Telling someone that you’re planning to drive from one side of Australia to the other, across the Nullarbor, will get you one of two responses: ‘Are you crazy’ or ‘I’ve always wanted to do that’. Most ask if you’re crazy. The perception of driving across the Nullarbor is that it must be one of the most boring road trips you could consider, and theoretically they might be correct in thinking that. In fact the drive crosses a lot of empty space, but thats what makes it so charming. The Nullarbor means ‘No Tree’ and you literally won’t see a tree for long periods of time, but you also won’t see bus loads of tourist, cities, factories and any other chaos that surround us in our lives.
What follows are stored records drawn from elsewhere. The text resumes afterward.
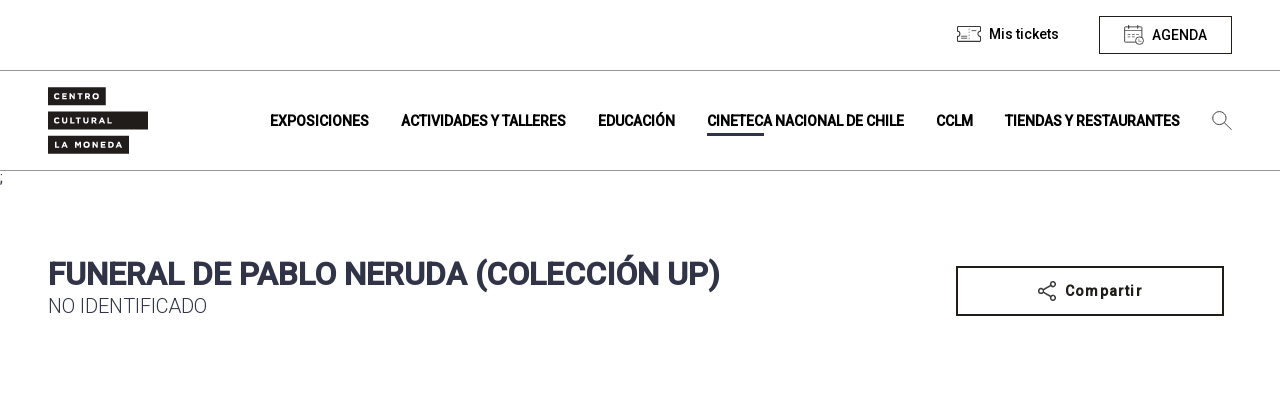

--- FILE ---
content_type: image/svg+xml
request_url: https://www.cclm.cl/web/wp-content/themes/theme-cclm/dist/img/icons/cellphone_white.svg
body_size: 158
content:
<svg id="Capa_1" data-name="Capa 1" xmlns="http://www.w3.org/2000/svg" viewBox="0 0 86 86">
  <defs>
    <style>
      .cls-1 {
        fill: #ffffff;
      }
    </style>
  </defs>
  <title>Cellphone</title>
  <g id="Page-1">
    <g id="smartphone">
      <path id="Shape" class="cls-1" d="M59.24,0H26.76a7.65,7.65,0,0,0-7.65,7.64V78.36A7.65,7.65,0,0,0,26.76,86H59.24a7.65,7.65,0,0,0,7.65-7.64V7.64A7.65,7.65,0,0,0,59.24,0ZM22.93,13.38H63.07V66.89H22.93Zm3.83-9.56H59.24a3.82,3.82,0,0,1,3.83,3.82V9.56H22.93V7.64A3.82,3.82,0,0,1,26.76,3.82ZM59.24,82.18H26.76a3.82,3.82,0,0,1-3.83-3.82V70.71H63.07v7.65A3.82,3.82,0,0,1,59.24,82.18ZM44.87,76.07a1.55,1.55,0,0,1,0,.37,1.88,1.88,0,0,1-.56,1.35,1.93,1.93,0,0,1-1.35.57,1.88,1.88,0,0,1-.74-.15,1.71,1.71,0,0,1-.61-.42,1.85,1.85,0,0,1-.42-.61,2.07,2.07,0,0,1-.14-.74,1.55,1.55,0,0,1,0-.37,2.12,2.12,0,0,1,.1-.36,3.47,3.47,0,0,1,.18-.33,1.61,1.61,0,0,1,.24-.28,1.09,1.09,0,0,1,.29-.24,2.07,2.07,0,0,1,.32-.19,2.54,2.54,0,0,1,.37-.1,1.92,1.92,0,0,1,1.72.53,1.61,1.61,0,0,1,.24.28,3.47,3.47,0,0,1,.18.33A2.12,2.12,0,0,1,44.87,76.07ZM7.11,10.89a11.89,11.89,0,0,0,0,16.44,1.92,1.92,0,0,1,0,2.7,1.89,1.89,0,0,1-1.34.55A1.85,1.85,0,0,1,4.37,30a15.75,15.75,0,0,1,0-21.78,1.91,1.91,0,1,1,2.74,2.67Zm5.68,5.82a3.35,3.35,0,0,0,0,4.81,1.91,1.91,0,0,1,0,2.78,2.19,2.19,0,0,1-1.44.54,2.08,2.08,0,0,1-1.48-.59A7.14,7.14,0,0,1,9.83,14a2.17,2.17,0,0,1,2.93,0A1.91,1.91,0,0,1,12.79,16.71ZM81.63,30a1.9,1.9,0,0,1-2.7,0,1.91,1.91,0,0,1,0-2.7,11.89,11.89,0,0,0,0-16.44,1.91,1.91,0,1,1,2.74-2.67A15.76,15.76,0,0,1,81.63,30ZM76.17,14a7.14,7.14,0,0,1,0,10.28,2.16,2.16,0,0,1-2.92,0,1.89,1.89,0,0,1,0-2.78,3.35,3.35,0,0,0,0-4.81,1.89,1.89,0,0,1,0-2.78A2.17,2.17,0,0,1,76.17,14Z"/>
    </g>
  </g>
</svg>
Its the true meaning of an escape!
Let’s start with the Western Australia leg. It actually takes two days of driving to reach the border of Western Australia (WA) and South Australia. WA is HUGE, so I decided to stop at Esperance on the first night. Going this way takes you off the main road, adding two hours to the trip but what’s two hours when the entire trip takes 36?
My plan was to camp where I could and in Esperance there is a beach called Lucky Bay, where you can camp just a few metres off the most beautiful beach in Australia. But…not only the most beautiful beach, but one that’s just like the tourism commercials with kangaroos on it! For photographers it’s a great spot with white sand, massive granite peaks and a Roo for the point of interest.
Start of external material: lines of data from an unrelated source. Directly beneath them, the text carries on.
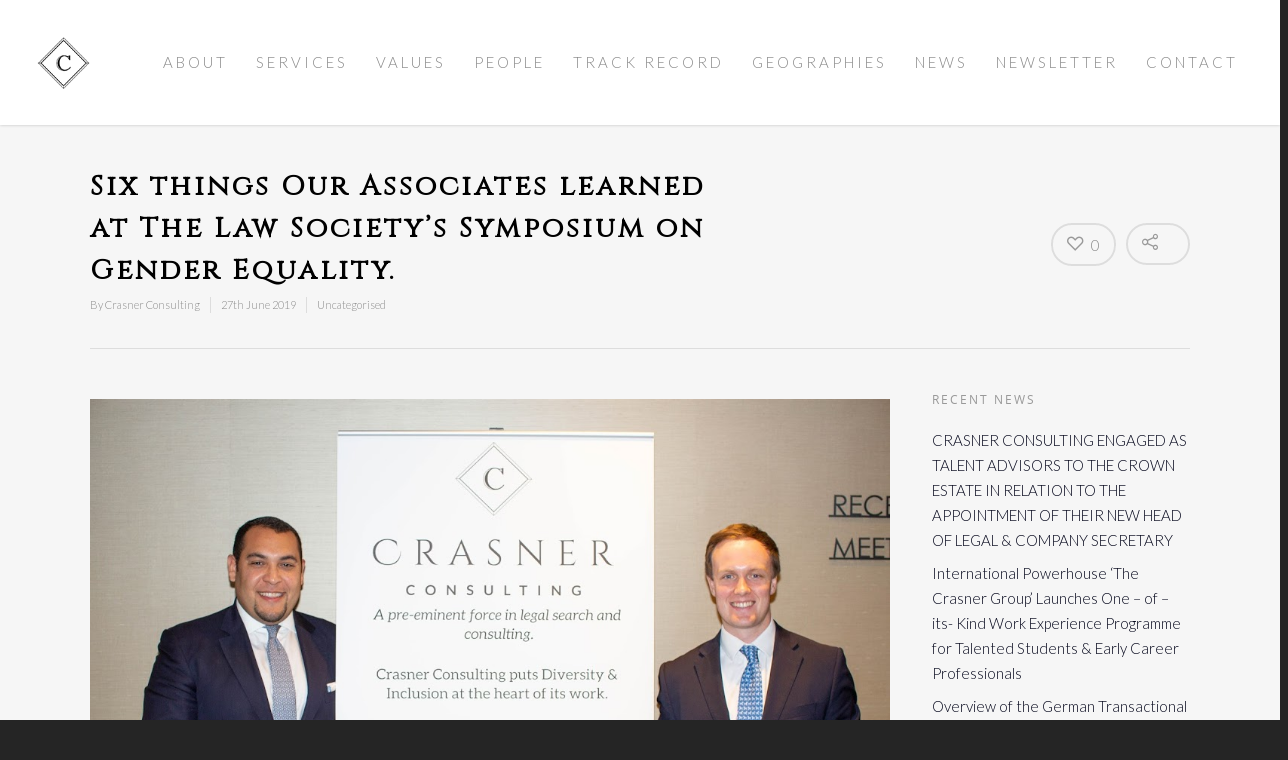

--- FILE ---
content_type: text/css
request_url: https://www.crasnerconsulting.com/wp-content/themes/salient-child/style.css?ver=6.6.4
body_size: 636
content:
/*
Theme Name: Salient Child
Theme URI: https://themeforest.net/item/salient-responsive-multipurpose-theme/full_screen_preview/4363266
Author: ChildThemeWP.com
Author URI: https://childthemewp.com
Description: My WordPress Salient child theme.
Template: salient
License: GNU General Public License v3
License URI: https://www.gnu.org/licenses/gpl-3.0.html
Version: 1.0.0
Text Domain: salient-child
*/
.post-content {
    padding-left: 0px !important;
}
#values .col.span_12 .wpb_text_column p {padding-bottom: 40px;}
#values .col.span_12 .wpb_text_column h3 {margin-bottom: 30px;}
#values .standard_section {margin-top: 30px !important;}
#values .standard_section .instance-10 .wpb_text_column.wpb_content_element:nth-child(1) {height: 210px;}
#values .standard_section .instance-9 .wpb_wrapper .img-with-aniamtion-wrap:last-child {margin-top: 25px !important;}
#values .standard_section .instance-12 .wpb_text_column.wpb_content_element:nth-child(1) {height: 210px;}
#values .standard_section .instance-11 .wpb_wrapper .img-with-aniamtion-wrap:last-child {margin-top: 25px !important;}
.padding-4-percent {
    padding-top: 10.3906px !important;
    padding-bottom: 10.3906px !important;
}
#ajax-content-wrap .main-content .standard_section:nth-child(2), #ajax-content-wrap .main-content .standard_section:nth-child(3), #ajax-content-wrap .main-content .standard_section:nth-child(4) {
    padding-top: 20px !important;
}
.vc_col-sm-9.wpb_column.column_container.vc_column_container.col.no-extra-padding.instance-2{margin-top: 7px !important;}
.instance-18 img {width: 26% !important;}
.page-id-81 #ajax-content-wrap .container-wrap { padding-top: 40px !important;}

@media only screen and (max-width:1200px){
.blog_next_prev_buttons.wpb_row.vc_row-fluid.full-width-content.standard_section .col .inner h3 {
    font-size: 18px;
    line-height: 22px;
}
.blog_next_prev_buttons .inner{
    position: absolute;
    left: 0;
    top: 0;
    width: 100%;
    text-align: center;
}
	.instance-17 .img-with-aniamtion-wrap img {width: 60%;}
}
@media only screen and (min-device-width: 1024px) and (max-device-width: 1199px) {
.instance-17 .img-with-aniamtion-wrap img {width: 73% !important;}
}
@media only screen and (max-width:480px){
    .blog_next_prev_buttons.wpb_row.vc_row-fluid.full-width-content.standard_section .col .inner h3 {
        font-size: 14px;
        line-height: 22px;
    }
	.instance-17 .img-with-aniamtion-wrap img {width: 100% !important;}
}

#page-id-1028.inner-wrap h1{display:none!important;}

.newsletter-btn span {font-size:12px; text-transform: uppercase;}


@media only screen and (max-device-width: 768px) {
	.wpb_text_column.wpb_content_element.subscribe-div {
		margin-bottom: 20px;
	}
    a.nectar-button.large.regular-button.newsletter-btn.desktop_view{
        display: none;
    }
    #post-area.masonry {
        margin-bottom: 10px !important;
    }
}

@media screen and (min-width: 769px) {
  .subscribe-div {
    display: none;
	text-align: center!important;
  }
  #post-area { margin-top: 15px!important;}
}

--- FILE ---
content_type: text/css
request_url: https://www.crasnerconsulting.com/wp-content/themes/salient-child/style.css?ver=7.5
body_size: 637
content:
/*
Theme Name: Salient Child
Theme URI: https://themeforest.net/item/salient-responsive-multipurpose-theme/full_screen_preview/4363266
Author: ChildThemeWP.com
Author URI: https://childthemewp.com
Description: My WordPress Salient child theme.
Template: salient
License: GNU General Public License v3
License URI: https://www.gnu.org/licenses/gpl-3.0.html
Version: 1.0.0
Text Domain: salient-child
*/
.post-content {
    padding-left: 0px !important;
}
#values .col.span_12 .wpb_text_column p {padding-bottom: 40px;}
#values .col.span_12 .wpb_text_column h3 {margin-bottom: 30px;}
#values .standard_section {margin-top: 30px !important;}
#values .standard_section .instance-10 .wpb_text_column.wpb_content_element:nth-child(1) {height: 210px;}
#values .standard_section .instance-9 .wpb_wrapper .img-with-aniamtion-wrap:last-child {margin-top: 25px !important;}
#values .standard_section .instance-12 .wpb_text_column.wpb_content_element:nth-child(1) {height: 210px;}
#values .standard_section .instance-11 .wpb_wrapper .img-with-aniamtion-wrap:last-child {margin-top: 25px !important;}
.padding-4-percent {
    padding-top: 10.3906px !important;
    padding-bottom: 10.3906px !important;
}
#ajax-content-wrap .main-content .standard_section:nth-child(2), #ajax-content-wrap .main-content .standard_section:nth-child(3), #ajax-content-wrap .main-content .standard_section:nth-child(4) {
    padding-top: 20px !important;
}
.vc_col-sm-9.wpb_column.column_container.vc_column_container.col.no-extra-padding.instance-2{margin-top: 7px !important;}
.instance-18 img {width: 26% !important;}
.page-id-81 #ajax-content-wrap .container-wrap { padding-top: 40px !important;}

@media only screen and (max-width:1200px){
.blog_next_prev_buttons.wpb_row.vc_row-fluid.full-width-content.standard_section .col .inner h3 {
    font-size: 18px;
    line-height: 22px;
}
.blog_next_prev_buttons .inner{
    position: absolute;
    left: 0;
    top: 0;
    width: 100%;
    text-align: center;
}
	.instance-17 .img-with-aniamtion-wrap img {width: 60%;}
}
@media only screen and (min-device-width: 1024px) and (max-device-width: 1199px) {
.instance-17 .img-with-aniamtion-wrap img {width: 73% !important;}
}
@media only screen and (max-width:480px){
    .blog_next_prev_buttons.wpb_row.vc_row-fluid.full-width-content.standard_section .col .inner h3 {
        font-size: 14px;
        line-height: 22px;
    }
	.instance-17 .img-with-aniamtion-wrap img {width: 100% !important;}
}

#page-id-1028.inner-wrap h1{display:none!important;}

.newsletter-btn span {font-size:12px; text-transform: uppercase;}


@media only screen and (max-device-width: 768px) {
	.wpb_text_column.wpb_content_element.subscribe-div {
		margin-bottom: 20px;
	}
    a.nectar-button.large.regular-button.newsletter-btn.desktop_view{
        display: none;
    }
    #post-area.masonry {
        margin-bottom: 10px !important;
    }
}

@media screen and (min-width: 769px) {
  .subscribe-div {
    display: none;
	text-align: center!important;
  }
  #post-area { margin-top: 15px!important;}
}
I do recommend arriving at the camping grounds early in the day, as it does tend to fill up by about 9am at peak times. I, myself turned up at 4pm to a full camp ground, requiring me to plead with some French hitchhikers to allow me to pitch my swag on their site. The couple were lovely, they did ask if they could accompany me on my trip to Melbourne and unfortunately I had to say no, 34 hours of small talk is way too much for me.
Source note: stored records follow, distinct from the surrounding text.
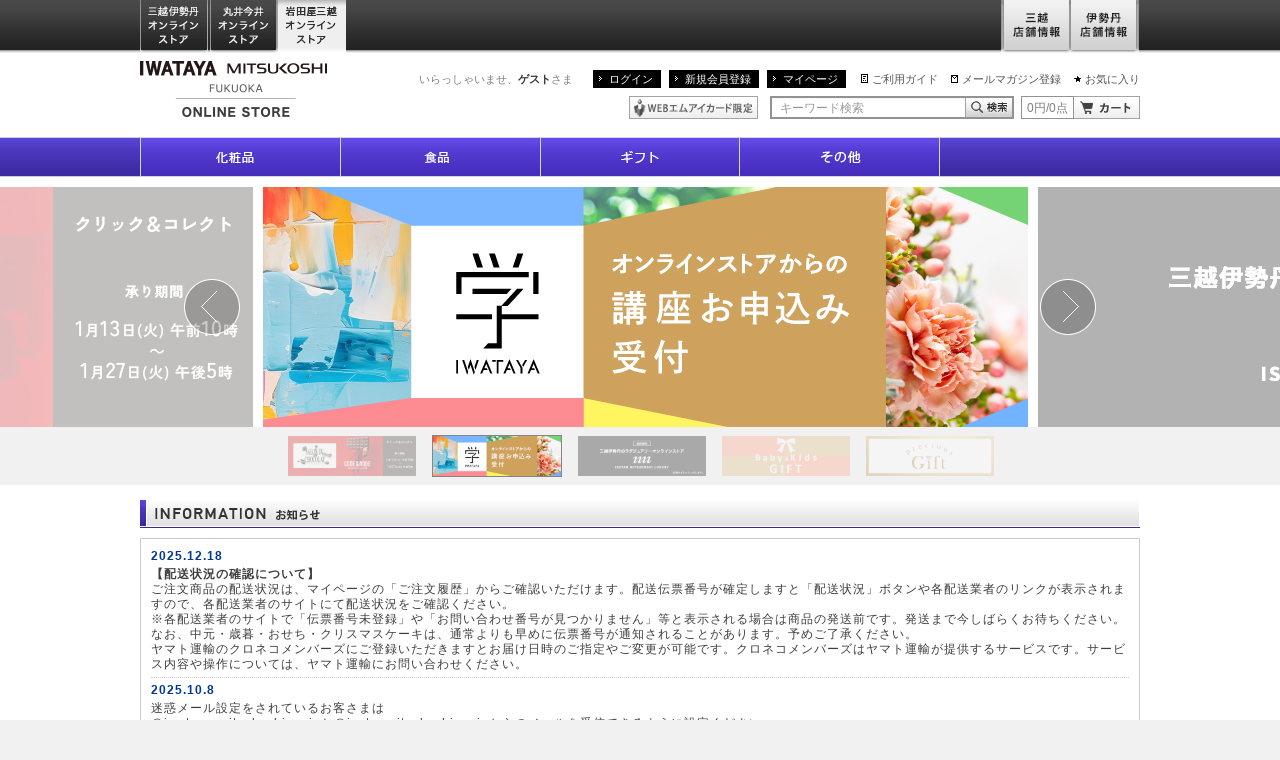

--- FILE ---
content_type: application/javascript;charset=UTF-8
request_url: https://www.mistore.jp/cart/iw_onlinestore/service/gp_cartajax/show?rid=36e59cdd11724f229b05e0c718512e13&cartTypeId=0132&callback=jQuery17202731419120766667_1769073127205&_=1769073127405
body_size: 623
content:
jQuery17202731419120766667_1769073127205(["0","0"]);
Anyway, drop in to Esperance because it’s simply amazing. Cape Le Grand National Park is packed with photographic opportunities. Climb Frenchman Peak, there is a really cool cave at the top and you will get an amazing sunrise image from there.
Thistle Cove is just down from Lucky Bay and while there on Australia Day morning, I didn’t see another human for hours. Perfect white sand, crystal clear water, you’ll be pinching yourself and wonder if it’s a dream.
Next stop was Eucla, I chose this location for its proximity to the ocean and the great landscape photo potential and specifically the old jetty that sits on the beach near to the camp grounds.
The drive between Esperance and Eucla was one of my favourite sections of the trip. Approaching 90 Mile Straight is where you begin to get the sense of being in the middle of nowhere. About three-quarters of the way to Eucla you will reach Madura. The road suddenly begins to decline steeply and you’re hit with this insane view of the plains and ocean ahead of you. My biggest regret was not turning back up the road to take a photo as the sun was about to set, but I was on a mission to make it too Eucla Jetty and time was running out.
Eucla really surprised me. There was little more than a motel and service station perched up on the ridge of the Bight, looking out over the ocean. But this is what makes it so surreal.
Day Three started by crossing in to South Australia and passing through Boarder Town and into the Nullarbor National Park. Over the next 300km Eyre Highway follows the ridge of the Great Australian Bight. Along the highway there are three lookouts for tourists to observe the Bight. Lookout number one on the east end is the best, in my opinion, and where most photographs are taken of the cliffs. If I had an extra day I would most definitely be camping out on the edge of the Bight.
Once past the Nullarbor the landscape really starts to change, the view becomes a welcoming green colour. Trees, grass and rolling hills is what you’ll see most of the way towards Adelaide. I decided at the last minutes to spend my last night in the Barossa rather than Adelaide as I wasn’t ready to face a big city just yet. I arrived in the Barossa at around lunch time and did the first thing anyone should do in the Barossa, find some pressed, fermented grapes, also referred to as red wine!
Given the vast area of the Barossa and the fact I was only there for one night I needed some local advice on where to catch a beautiful sunset image. The lovely ladies at Bethany’s Winery (after the purchase of their signature and expensive Shiraz) were kind enough to give me some rare and closely guarded directions to a location mostly reserved for locals. Fifteen minutes out of town, through a few gates and cross country through a sheep paddock I found the spot….OMG. I had no doubt it was the best view in the Barossa. My pictures don’t do it justice, so I need to go back there soon.
Day five and the home stretch! Let me tell you, by this stage I was beginning to wish it was all over! Get me to the the airport! Driving eight hours a day for five days straight will do that to you! I didn’t stop the whole way to Melbourne, passing the Grampians I did wishing I had one more night up my sleeve, so I’ve made a mental note to return for a few days.
Would I do it again? Hell yeah. The trip deserves at least 7 days to take it all in, there are some amazing locations to photograph but to get them at the right time of day you need time.